House of Commons Playing Cards
House of Commons playing cards designed to serve as a civic guide to the UK Parliament.
Produced by the House of Commons Information Office this pack of 52 cards and 4 jokers was meant to serve as a civic guide to the UK Parliament and was sometimes distributed to visiting groups. Each card has 4 corner indices and in the centre is a piece of information. The spade suit covers Legislation; clubs cover MPs and elections; hearts give information about History; and diamonds the House of Commons. The pack was produced 2007, at a time when there 646 Members of Parliament (see jack of clubs) and when the salary of a Member was £61,820 (see 3 of clubs).
Interestingly, the information on the six and seven of diamonds dates to the time when playing cards are first recorded in European history.
By Peter Burnett
Member since July 27, 2022
I graduated in Russian and East European Studies from Birmingham University in 1969. It was as an undergraduate in Moscow in 1968 that I stumbled upon my first 3 packs of “unusual” playing cards which fired my curiosity and thence my life-long interest. I began researching and collecting cards in the early 1970s, since when I’ve acquired over 3,330 packs of non-standard cards, mainly from North America, UK and Western Europe, and of course from Russia and the former communist countries.
Following my retirement from the Bodleian Library in Dec. 2007 I took up a new role as Head of Library Development at the International Network for the Availability of Scientific Publications (INASP) to support library development in low-income countries.

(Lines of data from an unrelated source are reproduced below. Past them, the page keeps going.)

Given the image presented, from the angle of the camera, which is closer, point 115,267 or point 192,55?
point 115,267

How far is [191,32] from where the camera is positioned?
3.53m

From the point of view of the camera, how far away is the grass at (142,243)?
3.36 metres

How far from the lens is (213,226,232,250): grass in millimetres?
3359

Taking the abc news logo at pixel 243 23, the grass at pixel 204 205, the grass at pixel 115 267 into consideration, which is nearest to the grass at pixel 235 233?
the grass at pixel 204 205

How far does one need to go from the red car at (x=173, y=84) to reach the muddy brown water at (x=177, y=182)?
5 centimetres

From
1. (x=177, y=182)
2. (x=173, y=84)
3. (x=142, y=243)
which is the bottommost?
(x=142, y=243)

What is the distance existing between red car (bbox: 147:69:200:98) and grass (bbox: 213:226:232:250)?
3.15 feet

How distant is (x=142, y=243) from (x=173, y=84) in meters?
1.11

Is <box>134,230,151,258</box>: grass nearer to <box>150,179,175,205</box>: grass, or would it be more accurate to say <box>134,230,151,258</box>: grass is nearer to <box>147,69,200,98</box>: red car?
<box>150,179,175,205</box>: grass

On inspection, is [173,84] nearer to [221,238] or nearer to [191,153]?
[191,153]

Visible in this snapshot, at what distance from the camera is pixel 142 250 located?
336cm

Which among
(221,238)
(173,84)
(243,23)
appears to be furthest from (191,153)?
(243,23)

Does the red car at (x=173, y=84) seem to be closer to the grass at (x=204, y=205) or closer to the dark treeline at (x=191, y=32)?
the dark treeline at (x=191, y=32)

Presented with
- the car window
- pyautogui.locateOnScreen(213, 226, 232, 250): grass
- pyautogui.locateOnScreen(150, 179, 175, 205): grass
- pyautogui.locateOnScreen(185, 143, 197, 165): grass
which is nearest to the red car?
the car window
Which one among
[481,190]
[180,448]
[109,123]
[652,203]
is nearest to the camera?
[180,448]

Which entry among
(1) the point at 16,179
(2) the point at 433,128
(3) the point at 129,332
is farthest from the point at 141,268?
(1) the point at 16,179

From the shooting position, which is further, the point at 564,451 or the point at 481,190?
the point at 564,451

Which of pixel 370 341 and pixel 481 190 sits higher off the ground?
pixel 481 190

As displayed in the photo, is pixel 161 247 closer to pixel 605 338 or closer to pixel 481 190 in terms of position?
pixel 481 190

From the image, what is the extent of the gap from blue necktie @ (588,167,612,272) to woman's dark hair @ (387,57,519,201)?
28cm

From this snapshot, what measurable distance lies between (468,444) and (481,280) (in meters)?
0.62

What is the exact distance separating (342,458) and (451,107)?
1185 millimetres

This work necessitated regular training visits to many sub-Saharan African countries and also further afield, to Vietnam, Nepal and Bangladesh – all of which provided rich opportunities to further expand my playing card collection.
Since 2019 I’ve been working part-time in the Bodleian Library where I’ve been cataloguing the bequest of the late Donald Welsh, founder of the English Playing Card Society.